If you want to persist state across sessions, serialize the messages array to a database. When the user returns, load it and continue the loop.
Observability Hooks
You want to log:
- Which tool the model chose
- The arguments it passed
- The result returned
- How many iterations the loop took
def execute_tool_with_logging(name, arguments_json, call_id):
logger.info(f"Tool call: {name}", extra={
"call_id": call_id,
"arguments": arguments_json
})
start = time.time()
result = execute_tool(name, arguments_json)
duration = time.time() - start
logger.info(f"Tool result: {name}", extra={
"call_id": call_id,
"duration_ms": duration * 1000,
"result_length": len(result)
})
return result
This gives you a trace of every decision the model made. You can replay failed loops by re-running the same messages array. If your tools return sensitive data (PII, credentials), truncate or mask the logged result before writing it to disk.

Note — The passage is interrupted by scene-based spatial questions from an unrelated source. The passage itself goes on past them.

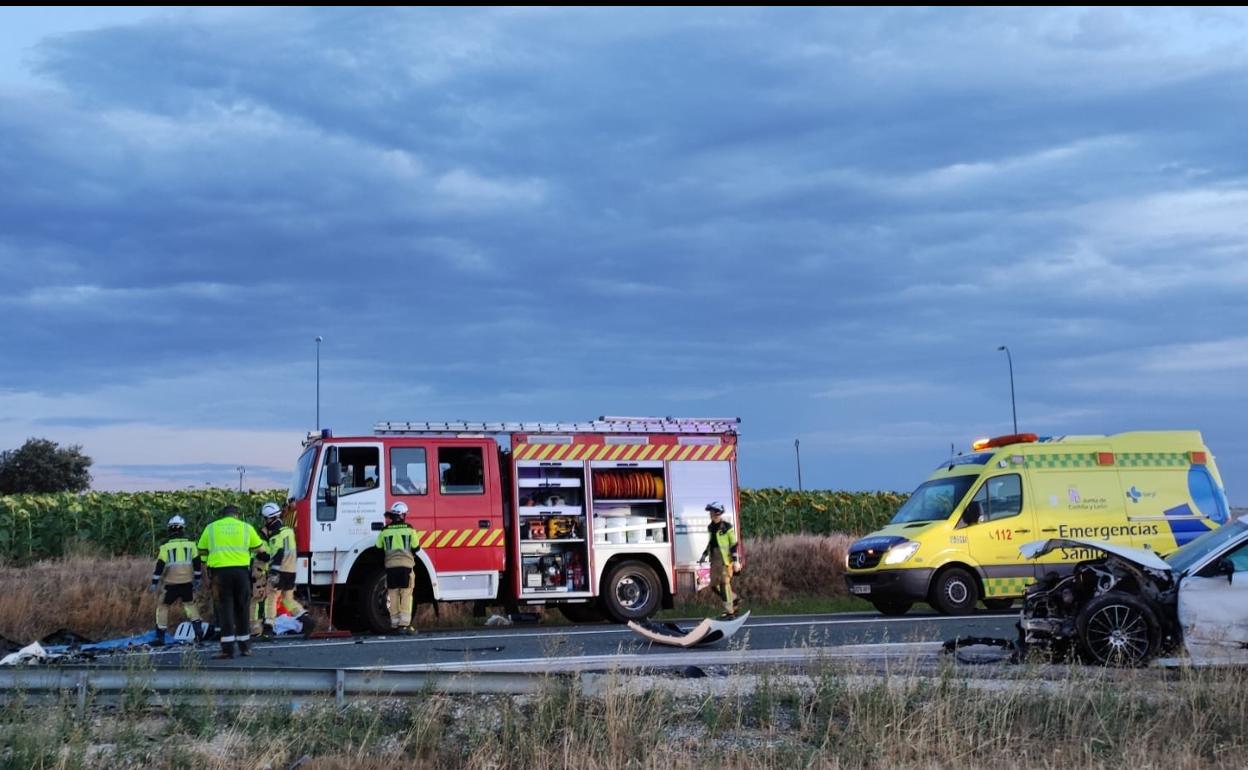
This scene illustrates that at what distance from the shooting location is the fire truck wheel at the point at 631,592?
19422 mm

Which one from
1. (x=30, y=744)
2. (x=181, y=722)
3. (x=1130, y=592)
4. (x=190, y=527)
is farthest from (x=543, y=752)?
(x=190, y=527)

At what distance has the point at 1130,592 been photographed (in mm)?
12008

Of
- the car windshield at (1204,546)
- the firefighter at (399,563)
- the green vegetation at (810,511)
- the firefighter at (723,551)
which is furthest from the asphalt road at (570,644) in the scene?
the green vegetation at (810,511)

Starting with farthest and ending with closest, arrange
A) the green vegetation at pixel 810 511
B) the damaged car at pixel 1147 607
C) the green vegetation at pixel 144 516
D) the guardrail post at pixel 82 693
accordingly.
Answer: the green vegetation at pixel 810 511, the green vegetation at pixel 144 516, the damaged car at pixel 1147 607, the guardrail post at pixel 82 693

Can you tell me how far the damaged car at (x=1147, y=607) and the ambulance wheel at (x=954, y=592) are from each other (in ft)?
20.7

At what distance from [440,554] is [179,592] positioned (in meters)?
3.47

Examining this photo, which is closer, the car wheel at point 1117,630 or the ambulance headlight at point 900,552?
the car wheel at point 1117,630

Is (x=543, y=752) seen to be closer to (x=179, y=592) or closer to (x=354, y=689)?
(x=354, y=689)

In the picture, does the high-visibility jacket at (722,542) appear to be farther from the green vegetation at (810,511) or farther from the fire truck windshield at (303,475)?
the green vegetation at (810,511)

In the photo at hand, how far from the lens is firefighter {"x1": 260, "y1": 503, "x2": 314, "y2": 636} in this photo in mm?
17484

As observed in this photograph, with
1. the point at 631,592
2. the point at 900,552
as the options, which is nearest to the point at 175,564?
the point at 631,592

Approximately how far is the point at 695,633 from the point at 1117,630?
13.7ft

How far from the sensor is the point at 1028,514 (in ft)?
63.0

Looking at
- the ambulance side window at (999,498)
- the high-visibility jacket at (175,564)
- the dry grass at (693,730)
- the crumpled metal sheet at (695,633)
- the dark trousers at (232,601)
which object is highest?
the ambulance side window at (999,498)
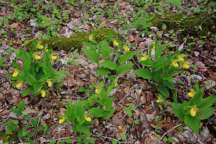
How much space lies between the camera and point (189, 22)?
362cm

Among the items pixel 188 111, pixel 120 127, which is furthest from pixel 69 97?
pixel 188 111

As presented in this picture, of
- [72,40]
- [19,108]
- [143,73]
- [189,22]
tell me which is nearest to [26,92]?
[19,108]

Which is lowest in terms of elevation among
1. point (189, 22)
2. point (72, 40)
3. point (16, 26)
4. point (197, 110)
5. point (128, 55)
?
point (197, 110)

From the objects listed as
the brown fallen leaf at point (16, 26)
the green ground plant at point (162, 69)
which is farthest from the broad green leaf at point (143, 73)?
the brown fallen leaf at point (16, 26)

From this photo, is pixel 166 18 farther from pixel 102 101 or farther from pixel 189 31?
pixel 102 101

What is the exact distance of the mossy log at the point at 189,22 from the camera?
350cm

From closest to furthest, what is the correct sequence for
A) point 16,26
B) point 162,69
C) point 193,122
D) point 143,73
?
point 193,122 < point 162,69 < point 143,73 < point 16,26

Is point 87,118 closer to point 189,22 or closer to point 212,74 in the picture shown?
point 212,74

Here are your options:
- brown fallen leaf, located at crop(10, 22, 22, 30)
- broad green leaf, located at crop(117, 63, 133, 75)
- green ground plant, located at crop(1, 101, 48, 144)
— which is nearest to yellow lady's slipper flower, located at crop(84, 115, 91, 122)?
green ground plant, located at crop(1, 101, 48, 144)

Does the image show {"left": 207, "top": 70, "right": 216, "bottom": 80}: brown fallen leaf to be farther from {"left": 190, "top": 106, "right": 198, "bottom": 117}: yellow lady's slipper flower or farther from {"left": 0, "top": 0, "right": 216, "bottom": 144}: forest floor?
{"left": 190, "top": 106, "right": 198, "bottom": 117}: yellow lady's slipper flower

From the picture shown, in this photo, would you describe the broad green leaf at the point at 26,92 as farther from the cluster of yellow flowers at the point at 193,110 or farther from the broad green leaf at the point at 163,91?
the cluster of yellow flowers at the point at 193,110

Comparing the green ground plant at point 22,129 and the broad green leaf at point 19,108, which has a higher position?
the broad green leaf at point 19,108

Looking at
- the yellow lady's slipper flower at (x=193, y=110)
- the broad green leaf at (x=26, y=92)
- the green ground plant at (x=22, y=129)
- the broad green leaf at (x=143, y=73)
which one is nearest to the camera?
the yellow lady's slipper flower at (x=193, y=110)

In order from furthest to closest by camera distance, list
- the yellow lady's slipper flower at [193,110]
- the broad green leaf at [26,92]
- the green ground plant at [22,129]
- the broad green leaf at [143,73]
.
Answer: the broad green leaf at [143,73] → the broad green leaf at [26,92] → the green ground plant at [22,129] → the yellow lady's slipper flower at [193,110]
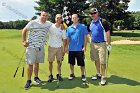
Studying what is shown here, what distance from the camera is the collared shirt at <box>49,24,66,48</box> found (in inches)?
400

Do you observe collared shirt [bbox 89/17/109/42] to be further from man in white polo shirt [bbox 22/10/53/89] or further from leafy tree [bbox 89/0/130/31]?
leafy tree [bbox 89/0/130/31]

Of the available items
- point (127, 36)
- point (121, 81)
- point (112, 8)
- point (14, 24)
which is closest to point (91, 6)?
point (112, 8)

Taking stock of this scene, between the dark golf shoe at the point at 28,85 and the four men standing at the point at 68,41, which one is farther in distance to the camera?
the four men standing at the point at 68,41

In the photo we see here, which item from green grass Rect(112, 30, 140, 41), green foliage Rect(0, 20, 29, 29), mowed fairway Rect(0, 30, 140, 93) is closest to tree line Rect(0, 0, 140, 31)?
green grass Rect(112, 30, 140, 41)


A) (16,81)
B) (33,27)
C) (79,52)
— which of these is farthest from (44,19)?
(16,81)

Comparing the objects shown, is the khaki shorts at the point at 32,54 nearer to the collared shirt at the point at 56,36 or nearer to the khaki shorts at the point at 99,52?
the collared shirt at the point at 56,36

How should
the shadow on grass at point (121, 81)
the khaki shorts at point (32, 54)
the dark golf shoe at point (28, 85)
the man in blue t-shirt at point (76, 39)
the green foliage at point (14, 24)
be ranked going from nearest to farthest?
the dark golf shoe at point (28, 85) < the khaki shorts at point (32, 54) < the man in blue t-shirt at point (76, 39) < the shadow on grass at point (121, 81) < the green foliage at point (14, 24)

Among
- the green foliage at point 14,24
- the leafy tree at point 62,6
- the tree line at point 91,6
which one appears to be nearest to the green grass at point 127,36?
the tree line at point 91,6

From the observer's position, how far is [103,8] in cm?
5988

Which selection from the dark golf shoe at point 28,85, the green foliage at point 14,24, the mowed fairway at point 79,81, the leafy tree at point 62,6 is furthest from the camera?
the green foliage at point 14,24

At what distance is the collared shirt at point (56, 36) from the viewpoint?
1015 centimetres

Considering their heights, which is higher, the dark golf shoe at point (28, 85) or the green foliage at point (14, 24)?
the green foliage at point (14, 24)

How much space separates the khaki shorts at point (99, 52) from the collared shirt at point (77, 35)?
1.43 ft

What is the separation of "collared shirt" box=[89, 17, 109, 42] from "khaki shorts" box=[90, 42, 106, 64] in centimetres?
16
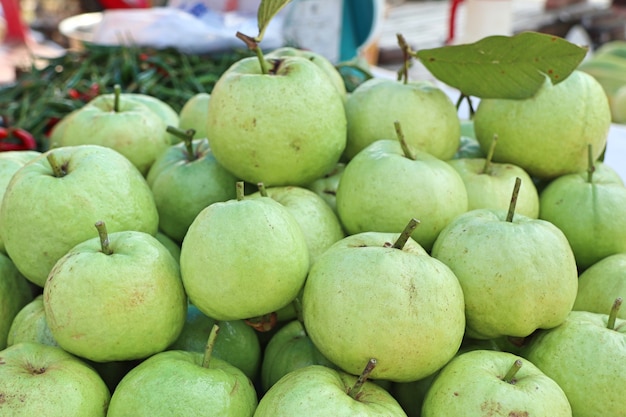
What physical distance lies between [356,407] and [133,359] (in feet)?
1.80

When to Use This vs. a Framework
| Scenario | Raw Loop | Framework |
|---|---|---|
| Two to five tools, simple logic | Use raw loop | Overkill |
| Need human approval per tool | Use raw loop (insert approval step) | Framework may abstract it away |
| Multi-agent orchestration | Use raw loop (you control routing) | Framework helps if it matches your pattern |
| Complex state machines | Framework (if it fits) | Otherwise raw loop |
| Debugging tool selection | Raw loop (full visibility) | Framework adds indirection |
| Production at scale | Framework (if you trust it) | Raw loop (if you need control) |
Frameworks like LangGraph and AutoGen add state persistence, retry logic, and visual debugging. They also add abstraction layers that hide what the model actually returned.
Start with the raw loop. Add a framework when you need features you don’t want to build yourself.
Failure Modes
Model refuses to call a tool: The description was too vague or the user question didn’t match. Rewrite the description to be more explicit.
Model calls the wrong tool: The descriptions overlap. Make them mutually exclusive or add a routing tool that picks the right one.
Infinite loop: The model keeps calling the same tool. The MAX_ITERATIONS guardrail stops runaway loops globally. For finer control, add a check that stops if the same tool is called twice in a row with identical arguments.
Tool returns too much data: The result exceeds the context window. Truncate the result or summarize it before appending.
Parallel tool calls fail: One tool succeeds, one fails. The model sees partial results. Either retry the failed call or let the model handle the partial data.
Technical Verdict
Use this pattern if:
- You control all tool implementations. The 60-line loop assumes synchronous execution. If your tools are third-party APIs with unpredictable latency (>500ms), you need async handling or a framework that manages it.
- Tool execution is fast (<500ms per call). The loop blocks on each tool. Slow tools will time out user requests. Frameworks like LangGraph handle async tool execution and timeouts.
- You need to inspect every model decision. The raw loop gives you full visibility into tool selection, arguments, and results. Frameworks add indirection that makes debugging harder.
- Your team understands state machines. The loop is simple but requires reasoning about message history, termination conditions, and error propagation. If your team is unfamiliar with these patterns, a framework provides guardrails.
Avoid this pattern if:
- Tools require human approval between calls. You can insert an approval step, but frameworks like AutoGen and LangChain have built-in human-in-the-loop primitives.
- You need automatic retries across multiple servers. The raw loop runs in a single process. Distributed retry logic requires state persistence and orchestration that frameworks provide.
- Tool latency is unpredictable. The synchronous loop will block. Frameworks handle async execution, timeouts, and fallback strategies.
- You need visual debugging. LangGraph and similar tools provide DAG visualizations of agent execution. The raw loop requires manual log inspection.
The loop is simple. The model returns a structured request. You execute it. You append the result. You call the model again. That’s the entire pattern. Build it once so you know what frameworks are doing under the hood.